ASSIGNED TASK = Each record that follows should be duplicated exactly, except for its pictures.

DATA RECORDS =
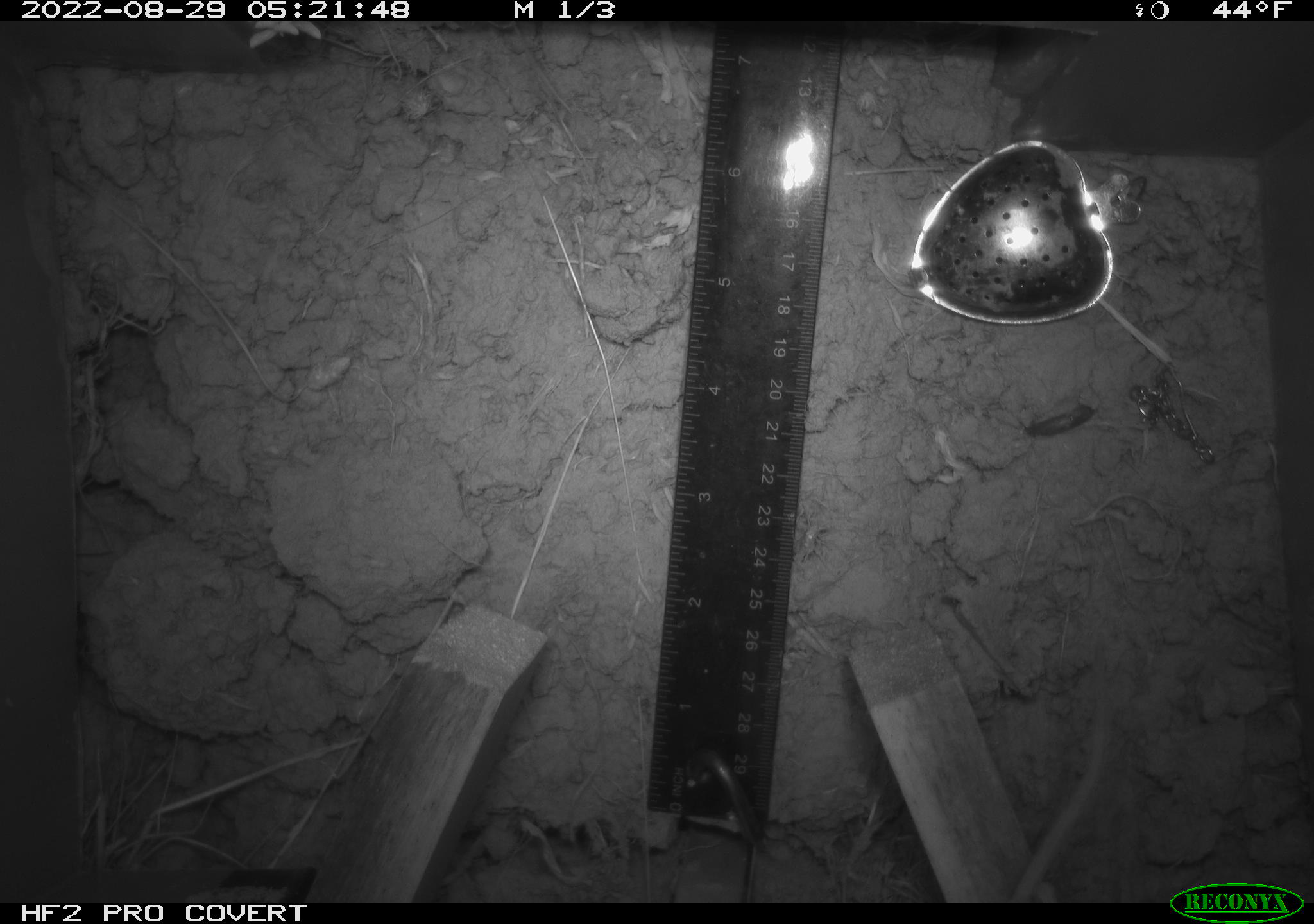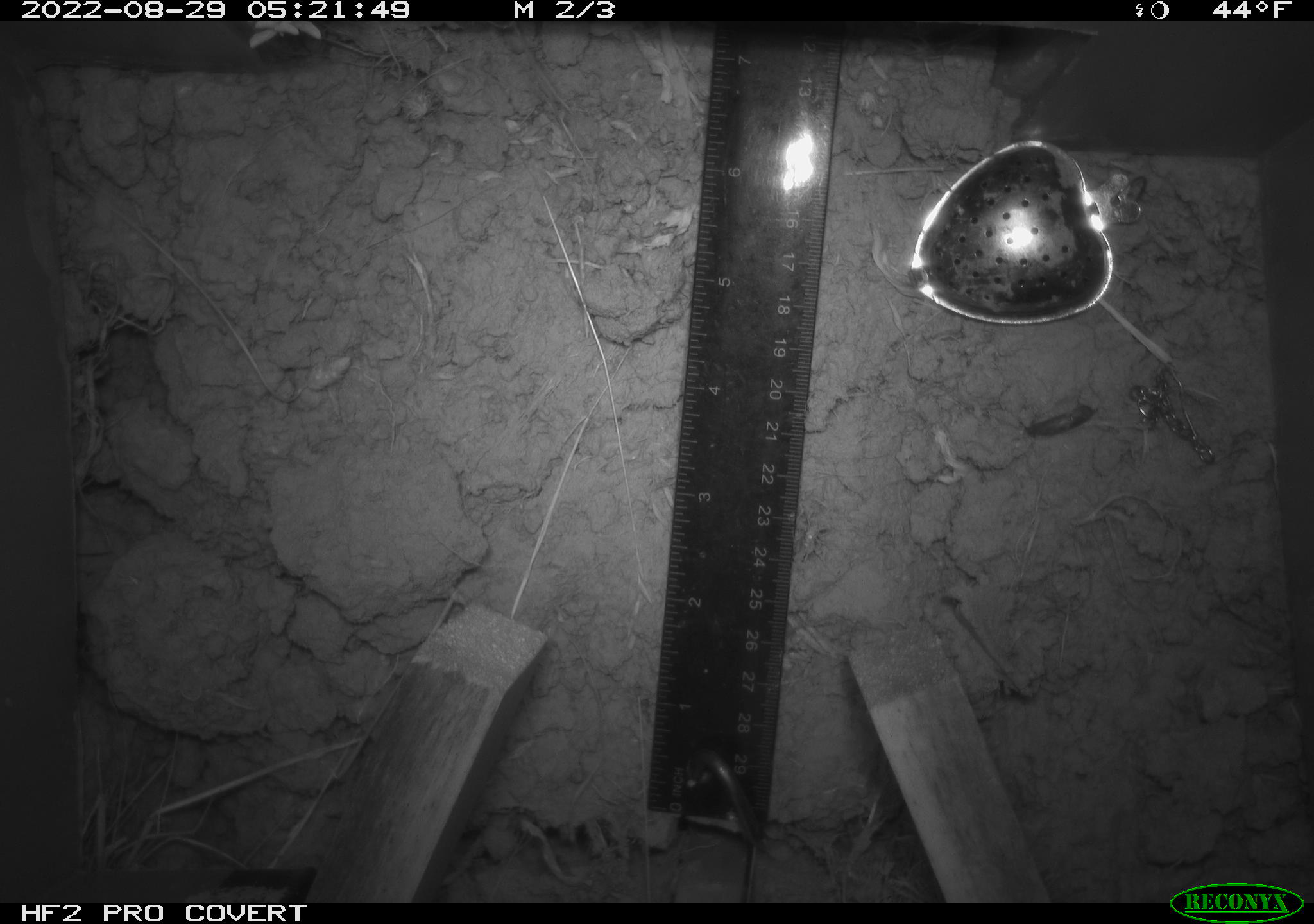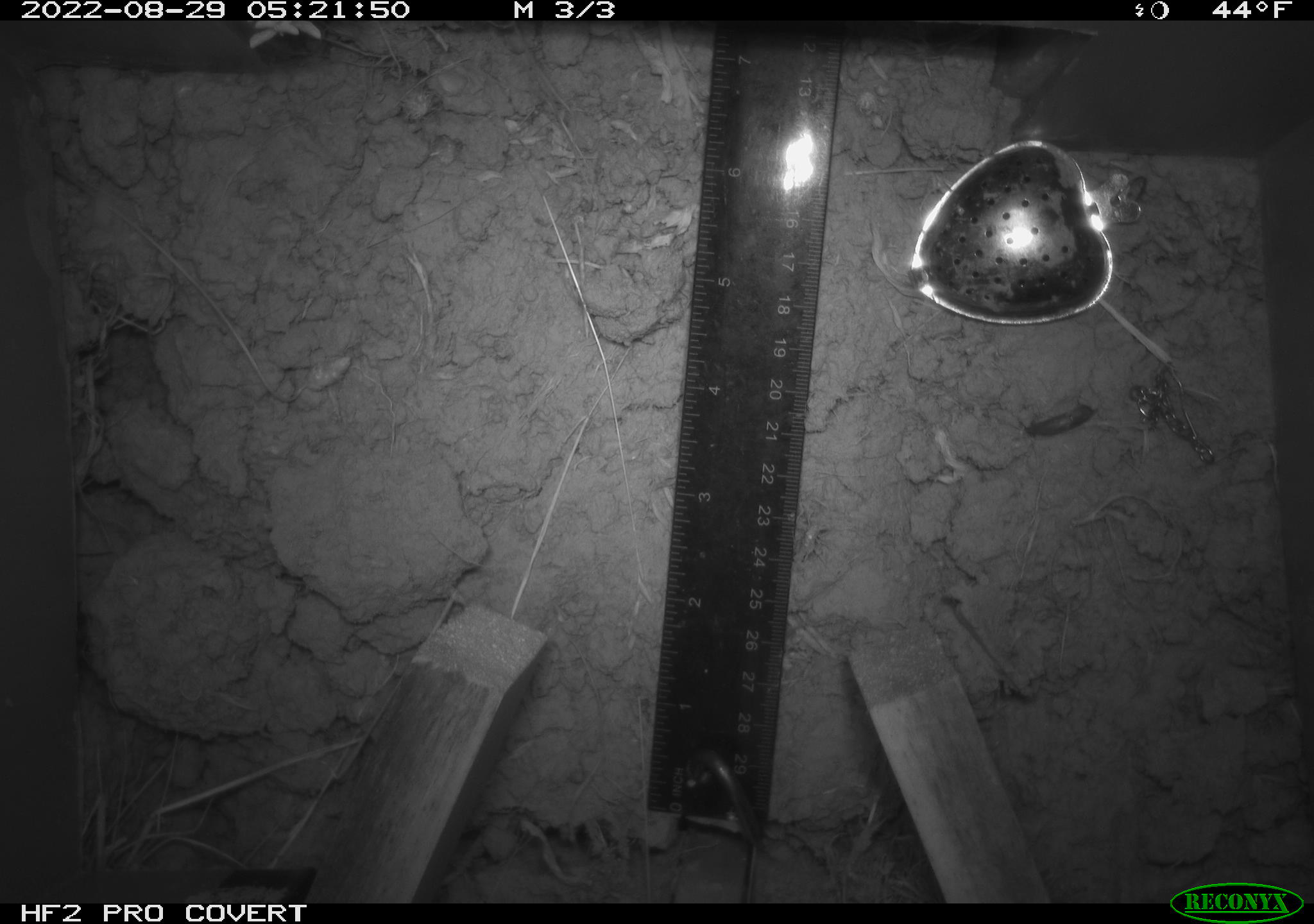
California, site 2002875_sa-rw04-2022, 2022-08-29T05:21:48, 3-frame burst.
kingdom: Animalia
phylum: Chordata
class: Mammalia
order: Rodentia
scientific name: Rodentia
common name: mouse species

TASK RESPONSE =
California, site 2002875_sa-rw04-2022, 2022-08-29T05:21:48, 3-frame burst.
kingdom: Animalia
phylum: Chordata
class: Mammalia
order: Rodentia
scientific name: Rodentia
common name: mouse species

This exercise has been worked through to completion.